We are excited to announce the second annual Elevate Conference, hosted virtually on Wednesday, Jan. 19 and Thursday, Jan. 20, to bring together our community members near and far. 

This year, we are centering the complex issue of housing justice alongside highlighting key elements of our work at Connecticut College around equity and inclusion. Our Conversations on Race keynote speaker, Dr. Rosemary Ndubuizu, will draw upon her expertise as a scholar-activist to think through with us why housing justice is not only a race and class issue in the United States, but also a fundamental reproductive justice concern. This talk is coupled with two workshops that will help us learn more about the federal infrastructure bill and why it matters for affordable housing concerns in Connecticut, and in turn, what we all can do to support local activism on this critical topic. Our goal is to work with local expert activists, Connecticut College Professor Nakia Hamlett, Finnoula Darby Hudgens, Pete Harrison, Kris Wraight and Eddie Long, to come together to address this longstanding issue in New London.
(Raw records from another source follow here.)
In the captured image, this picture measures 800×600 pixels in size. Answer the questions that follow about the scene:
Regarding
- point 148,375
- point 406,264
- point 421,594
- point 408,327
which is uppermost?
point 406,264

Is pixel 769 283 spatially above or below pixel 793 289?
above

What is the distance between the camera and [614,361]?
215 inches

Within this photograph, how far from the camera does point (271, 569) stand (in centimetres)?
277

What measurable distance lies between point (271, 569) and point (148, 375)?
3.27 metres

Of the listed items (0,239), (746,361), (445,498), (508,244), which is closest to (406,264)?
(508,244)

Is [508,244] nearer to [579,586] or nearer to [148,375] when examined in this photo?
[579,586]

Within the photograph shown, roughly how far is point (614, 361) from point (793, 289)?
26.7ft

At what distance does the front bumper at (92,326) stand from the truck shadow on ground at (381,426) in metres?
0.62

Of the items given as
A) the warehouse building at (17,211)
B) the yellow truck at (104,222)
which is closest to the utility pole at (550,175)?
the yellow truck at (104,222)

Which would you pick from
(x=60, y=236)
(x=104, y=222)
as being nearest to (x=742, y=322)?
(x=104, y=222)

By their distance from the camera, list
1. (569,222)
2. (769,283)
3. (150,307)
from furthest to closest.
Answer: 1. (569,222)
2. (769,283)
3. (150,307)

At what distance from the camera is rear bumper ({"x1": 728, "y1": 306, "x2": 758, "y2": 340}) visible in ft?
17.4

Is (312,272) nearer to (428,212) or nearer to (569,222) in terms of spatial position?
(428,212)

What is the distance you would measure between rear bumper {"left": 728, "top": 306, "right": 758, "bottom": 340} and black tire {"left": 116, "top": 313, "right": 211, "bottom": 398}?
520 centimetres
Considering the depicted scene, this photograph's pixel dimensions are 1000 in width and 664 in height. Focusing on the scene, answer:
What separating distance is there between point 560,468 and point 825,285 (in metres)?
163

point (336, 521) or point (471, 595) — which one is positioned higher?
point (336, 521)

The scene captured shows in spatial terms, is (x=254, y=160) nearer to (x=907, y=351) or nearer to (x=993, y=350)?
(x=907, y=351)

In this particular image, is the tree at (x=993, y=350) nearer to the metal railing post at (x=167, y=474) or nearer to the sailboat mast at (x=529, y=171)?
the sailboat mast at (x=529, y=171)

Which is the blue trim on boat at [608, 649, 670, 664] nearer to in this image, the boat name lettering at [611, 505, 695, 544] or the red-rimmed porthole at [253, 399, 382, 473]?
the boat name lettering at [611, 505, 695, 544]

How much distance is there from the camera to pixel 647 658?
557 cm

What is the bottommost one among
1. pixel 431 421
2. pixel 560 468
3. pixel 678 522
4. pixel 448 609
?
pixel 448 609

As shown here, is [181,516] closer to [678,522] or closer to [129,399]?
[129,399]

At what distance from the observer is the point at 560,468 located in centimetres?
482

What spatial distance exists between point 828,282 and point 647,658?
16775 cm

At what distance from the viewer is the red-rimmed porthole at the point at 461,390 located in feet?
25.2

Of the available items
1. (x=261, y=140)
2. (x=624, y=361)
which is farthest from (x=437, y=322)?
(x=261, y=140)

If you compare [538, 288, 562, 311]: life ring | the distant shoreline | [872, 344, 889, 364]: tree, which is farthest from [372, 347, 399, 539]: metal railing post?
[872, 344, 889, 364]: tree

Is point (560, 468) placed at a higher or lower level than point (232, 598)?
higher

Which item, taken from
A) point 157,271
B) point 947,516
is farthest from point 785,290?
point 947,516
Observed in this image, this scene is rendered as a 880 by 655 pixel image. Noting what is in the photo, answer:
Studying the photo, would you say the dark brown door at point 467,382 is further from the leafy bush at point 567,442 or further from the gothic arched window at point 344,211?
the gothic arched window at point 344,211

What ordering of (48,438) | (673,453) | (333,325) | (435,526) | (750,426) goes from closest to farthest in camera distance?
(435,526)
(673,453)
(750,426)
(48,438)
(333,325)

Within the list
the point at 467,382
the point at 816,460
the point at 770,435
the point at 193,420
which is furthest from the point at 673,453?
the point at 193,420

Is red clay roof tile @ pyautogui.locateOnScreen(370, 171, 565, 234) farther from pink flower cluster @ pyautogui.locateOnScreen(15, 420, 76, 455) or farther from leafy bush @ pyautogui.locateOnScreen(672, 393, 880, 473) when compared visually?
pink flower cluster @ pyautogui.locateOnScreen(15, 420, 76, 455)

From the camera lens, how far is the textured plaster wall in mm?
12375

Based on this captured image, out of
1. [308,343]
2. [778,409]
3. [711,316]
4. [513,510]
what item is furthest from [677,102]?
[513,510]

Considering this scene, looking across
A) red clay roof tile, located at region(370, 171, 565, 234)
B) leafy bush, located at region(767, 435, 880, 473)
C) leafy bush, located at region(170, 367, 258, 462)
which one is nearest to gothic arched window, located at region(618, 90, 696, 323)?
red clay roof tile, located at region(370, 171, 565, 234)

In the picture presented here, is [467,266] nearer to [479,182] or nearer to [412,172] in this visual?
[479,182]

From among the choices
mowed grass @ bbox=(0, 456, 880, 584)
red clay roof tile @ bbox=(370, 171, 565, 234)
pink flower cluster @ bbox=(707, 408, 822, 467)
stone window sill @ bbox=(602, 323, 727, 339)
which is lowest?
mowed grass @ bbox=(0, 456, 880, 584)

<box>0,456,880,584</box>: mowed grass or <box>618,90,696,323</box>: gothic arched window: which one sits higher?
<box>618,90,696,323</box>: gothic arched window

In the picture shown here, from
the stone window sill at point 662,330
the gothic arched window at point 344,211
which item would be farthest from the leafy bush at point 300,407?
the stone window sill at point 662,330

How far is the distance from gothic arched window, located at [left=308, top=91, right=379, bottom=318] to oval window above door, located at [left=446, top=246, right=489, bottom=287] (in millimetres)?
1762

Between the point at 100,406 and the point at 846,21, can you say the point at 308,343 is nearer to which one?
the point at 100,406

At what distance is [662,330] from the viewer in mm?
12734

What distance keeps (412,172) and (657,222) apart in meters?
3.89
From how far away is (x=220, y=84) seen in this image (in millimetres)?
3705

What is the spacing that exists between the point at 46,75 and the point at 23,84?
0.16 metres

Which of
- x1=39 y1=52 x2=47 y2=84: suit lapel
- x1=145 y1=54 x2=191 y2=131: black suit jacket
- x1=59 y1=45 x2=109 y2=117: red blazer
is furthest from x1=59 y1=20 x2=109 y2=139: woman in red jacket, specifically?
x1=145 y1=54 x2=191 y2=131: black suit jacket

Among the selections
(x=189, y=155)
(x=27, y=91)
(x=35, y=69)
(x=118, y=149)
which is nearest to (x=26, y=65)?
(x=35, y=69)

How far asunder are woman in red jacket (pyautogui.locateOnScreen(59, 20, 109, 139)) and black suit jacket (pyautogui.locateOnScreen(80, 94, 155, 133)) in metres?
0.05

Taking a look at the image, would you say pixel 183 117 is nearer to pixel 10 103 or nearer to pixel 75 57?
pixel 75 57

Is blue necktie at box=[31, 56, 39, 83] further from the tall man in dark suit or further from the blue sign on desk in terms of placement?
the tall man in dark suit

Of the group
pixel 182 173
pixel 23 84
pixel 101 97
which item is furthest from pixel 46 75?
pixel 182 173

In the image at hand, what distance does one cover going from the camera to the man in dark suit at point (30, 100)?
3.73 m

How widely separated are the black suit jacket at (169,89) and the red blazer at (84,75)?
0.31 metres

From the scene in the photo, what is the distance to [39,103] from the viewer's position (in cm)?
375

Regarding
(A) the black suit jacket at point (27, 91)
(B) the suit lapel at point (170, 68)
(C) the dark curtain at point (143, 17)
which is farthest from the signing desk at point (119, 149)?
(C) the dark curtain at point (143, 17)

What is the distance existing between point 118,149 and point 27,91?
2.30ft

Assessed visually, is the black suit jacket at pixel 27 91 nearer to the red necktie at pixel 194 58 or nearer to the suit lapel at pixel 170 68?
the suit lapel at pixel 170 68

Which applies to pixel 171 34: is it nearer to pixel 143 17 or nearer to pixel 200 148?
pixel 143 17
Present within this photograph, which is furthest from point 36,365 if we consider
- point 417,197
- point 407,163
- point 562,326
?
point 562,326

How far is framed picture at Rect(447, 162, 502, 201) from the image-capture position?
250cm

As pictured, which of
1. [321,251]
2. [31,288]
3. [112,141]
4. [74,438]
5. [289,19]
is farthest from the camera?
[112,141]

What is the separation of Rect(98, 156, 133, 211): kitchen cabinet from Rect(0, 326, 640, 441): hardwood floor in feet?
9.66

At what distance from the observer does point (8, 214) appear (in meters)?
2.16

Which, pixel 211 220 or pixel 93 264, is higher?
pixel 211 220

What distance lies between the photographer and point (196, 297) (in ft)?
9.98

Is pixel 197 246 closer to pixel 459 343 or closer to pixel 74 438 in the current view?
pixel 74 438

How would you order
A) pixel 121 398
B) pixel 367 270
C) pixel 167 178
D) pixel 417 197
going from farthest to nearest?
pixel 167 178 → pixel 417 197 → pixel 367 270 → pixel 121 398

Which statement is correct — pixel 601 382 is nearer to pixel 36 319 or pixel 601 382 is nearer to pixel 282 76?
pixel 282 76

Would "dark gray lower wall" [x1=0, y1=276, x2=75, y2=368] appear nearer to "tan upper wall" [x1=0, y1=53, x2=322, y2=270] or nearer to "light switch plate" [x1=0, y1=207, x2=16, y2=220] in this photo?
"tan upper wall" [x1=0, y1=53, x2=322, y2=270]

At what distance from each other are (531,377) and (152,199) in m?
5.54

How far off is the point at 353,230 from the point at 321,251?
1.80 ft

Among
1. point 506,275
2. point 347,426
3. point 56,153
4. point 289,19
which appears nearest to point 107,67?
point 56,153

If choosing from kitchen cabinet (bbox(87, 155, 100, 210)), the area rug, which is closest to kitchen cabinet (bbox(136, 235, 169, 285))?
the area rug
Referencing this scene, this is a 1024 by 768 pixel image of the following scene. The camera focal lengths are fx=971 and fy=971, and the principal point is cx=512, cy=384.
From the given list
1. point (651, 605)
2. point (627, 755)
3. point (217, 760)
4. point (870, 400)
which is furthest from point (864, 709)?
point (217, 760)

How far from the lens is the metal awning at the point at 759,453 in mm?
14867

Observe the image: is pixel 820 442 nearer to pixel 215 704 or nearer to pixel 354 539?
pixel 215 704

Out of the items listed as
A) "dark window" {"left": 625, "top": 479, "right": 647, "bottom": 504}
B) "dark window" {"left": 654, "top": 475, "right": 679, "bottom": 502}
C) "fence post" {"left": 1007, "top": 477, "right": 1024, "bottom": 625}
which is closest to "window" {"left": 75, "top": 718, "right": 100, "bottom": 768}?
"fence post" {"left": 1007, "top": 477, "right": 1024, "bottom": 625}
Other keynote speakers include Christopher Coleman, whose talk, “The Complexes of An Intersectional Life – Dealing with The Combination of Racism, Homophobia & Ableism” will assist us in thinking more fully about how we approach disability justice as a community. Dr. Lanitra Berger’s “Social Justice in International Education: The Moral Imperative to Elevate ” will help us  think through how we apply social justice principles to our work as members of an educational community. Students from the Office of Religious and Spiritual Life, Agnes Gund ’60 Dialogue Project, Race and Ethnicity Programs, Gender and Sexuality Programs, and the Office of Student Accessibility Services, along with Conn staff and faculty, will share their knowledge and work on campus. 

Finally, Jenee Osterheldt, a Boston Globe journalist, will conclude our conference with her talk, “A Beautiful Resistance: How We Tell Stories Matters.” Her message will tie together the work we have done together thinking about full participation, dialogue, and supporting our community across gender identities, race, disability and nationality throughout the two day conference. Her call for stories that allow for complexities and reject extreme representations of vulnerable communities will serve our ongoing charge to elevate our social justice commitments.